To review why these would be useful, let χ[T](s) = ⟨ exp(i ω T) ⟩, then χ[A +
B] = χ[A] χ[B] for any A and B which are independent, so the characteristic
function for a uniform random variable is going to be χ = (exp(i ω) − 1)/(i ω)
and thus the sum of n independent uniform random numbers is just χⁿ. Meanwhile
the PDF of a random variable is just the inverse Fourier transform of the
characteristic function, so we have

fₙ(t) = ∫ dω/(2π) exp(-i ω t) [χ(ω)]ⁿ

Pr(n samples > 1) = ∫{1 → ∞} dt fₙ(t).

You could then interchange those two integrals, solving the convergence
problem of exp(-i ω ∞) by giving ω an infinitesimal negative-imaginary
component.
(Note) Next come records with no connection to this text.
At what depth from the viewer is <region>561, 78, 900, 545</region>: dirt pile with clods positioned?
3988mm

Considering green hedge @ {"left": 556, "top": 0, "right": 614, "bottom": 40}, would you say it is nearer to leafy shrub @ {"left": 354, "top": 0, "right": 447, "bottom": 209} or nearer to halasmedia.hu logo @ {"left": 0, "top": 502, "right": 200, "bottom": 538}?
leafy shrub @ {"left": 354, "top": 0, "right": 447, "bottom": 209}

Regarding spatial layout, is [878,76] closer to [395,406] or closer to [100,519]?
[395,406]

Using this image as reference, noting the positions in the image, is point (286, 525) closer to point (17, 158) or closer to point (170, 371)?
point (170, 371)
This translates to moving the ω contour a little below the real
line, and then the normal tricks of complex analysis should give you definite
values for all of the integrals as residues about the simple pole at 0.

------
dmvaldman
Isn't the pdf of a uniform distribution just f(x) = 1. What he gave was an
exponential distribution with rate parameter lambda. The rest of the math
seems correct. But the dependence on e is not surprising as it is relevant to
the initial pdf. Am I missing something?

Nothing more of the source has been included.